Cold compression therapy actually had the strongest evidence base in the 2022 systematic review. Two well-designed studies showed it reduced pain and improved range of motion within 24 hours of treatment.
If your dog is a larger breed, works or competes, or is recovering slower than expected, professional rehab is worth a conversation with your vet.

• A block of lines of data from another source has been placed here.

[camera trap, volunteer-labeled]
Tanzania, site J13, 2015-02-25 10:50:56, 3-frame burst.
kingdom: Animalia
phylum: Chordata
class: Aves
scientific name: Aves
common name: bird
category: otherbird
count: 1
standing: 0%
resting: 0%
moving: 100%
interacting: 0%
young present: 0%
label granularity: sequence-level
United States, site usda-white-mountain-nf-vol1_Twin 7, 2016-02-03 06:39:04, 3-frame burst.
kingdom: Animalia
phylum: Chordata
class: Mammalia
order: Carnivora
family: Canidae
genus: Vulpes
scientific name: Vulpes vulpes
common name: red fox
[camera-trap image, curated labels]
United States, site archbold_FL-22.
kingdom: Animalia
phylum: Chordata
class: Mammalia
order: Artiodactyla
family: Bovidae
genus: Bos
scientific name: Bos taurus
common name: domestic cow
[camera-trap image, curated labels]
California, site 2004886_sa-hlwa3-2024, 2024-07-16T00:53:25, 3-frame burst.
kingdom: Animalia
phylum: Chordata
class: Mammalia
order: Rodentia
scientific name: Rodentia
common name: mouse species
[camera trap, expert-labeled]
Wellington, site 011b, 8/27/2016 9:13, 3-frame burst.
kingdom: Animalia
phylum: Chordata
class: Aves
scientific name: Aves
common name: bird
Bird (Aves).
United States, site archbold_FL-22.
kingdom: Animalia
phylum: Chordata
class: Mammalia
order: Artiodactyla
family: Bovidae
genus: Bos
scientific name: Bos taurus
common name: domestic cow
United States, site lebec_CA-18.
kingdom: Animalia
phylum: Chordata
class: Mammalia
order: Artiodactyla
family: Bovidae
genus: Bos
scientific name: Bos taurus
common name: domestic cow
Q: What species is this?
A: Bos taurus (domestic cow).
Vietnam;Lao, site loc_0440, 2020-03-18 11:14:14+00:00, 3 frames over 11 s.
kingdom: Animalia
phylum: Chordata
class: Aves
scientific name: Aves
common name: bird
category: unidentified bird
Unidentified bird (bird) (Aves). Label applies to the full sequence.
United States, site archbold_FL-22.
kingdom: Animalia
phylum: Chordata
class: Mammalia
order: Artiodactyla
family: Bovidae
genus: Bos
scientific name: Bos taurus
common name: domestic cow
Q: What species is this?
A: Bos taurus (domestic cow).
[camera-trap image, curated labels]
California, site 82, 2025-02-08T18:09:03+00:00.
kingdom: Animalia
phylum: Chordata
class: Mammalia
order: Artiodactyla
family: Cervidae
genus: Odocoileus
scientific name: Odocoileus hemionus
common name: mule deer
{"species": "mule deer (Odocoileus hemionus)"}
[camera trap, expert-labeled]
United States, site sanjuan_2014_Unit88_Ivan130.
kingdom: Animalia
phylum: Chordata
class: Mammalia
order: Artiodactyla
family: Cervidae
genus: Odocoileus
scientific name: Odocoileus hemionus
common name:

When something doesn’t look right
Recovery wobbles. Some days your dog will stride around the block looking like nothing happened, and the next day they’ll limp to the water bowl. Ups and downs are normal, especially in the first month.
What’s not normal:
- A sudden return of heavy limping after they’d been improving
- Only touching their toes to the ground, or holding the leg up completely
- The area around the incision getting swollen, hot, or red
- Any discharge or smell coming from the wound
- Going off their food or becoming unusually flat
If you spot any of these, pull back on activity and call your vet. Catching things early, whether it’s an infection, an implant concern, or a soft tissue flare-up, makes a real difference.
What to remember
TPLO recovery is a patience game. Your dog will feel ready long before they actually are, and your job for three months is to be the boring, responsible one who says “not yet.”
But it does end. And if you stick to the timeline (short walks first, gradual progression, X-ray clearance before pushing further, and plenty of puzzle toys to keep everyone sane) most dogs come through it moving better than they have in months. Maybe years, if that cruciate had been dodgy for a while.
The zoomies will come back. Just not yet.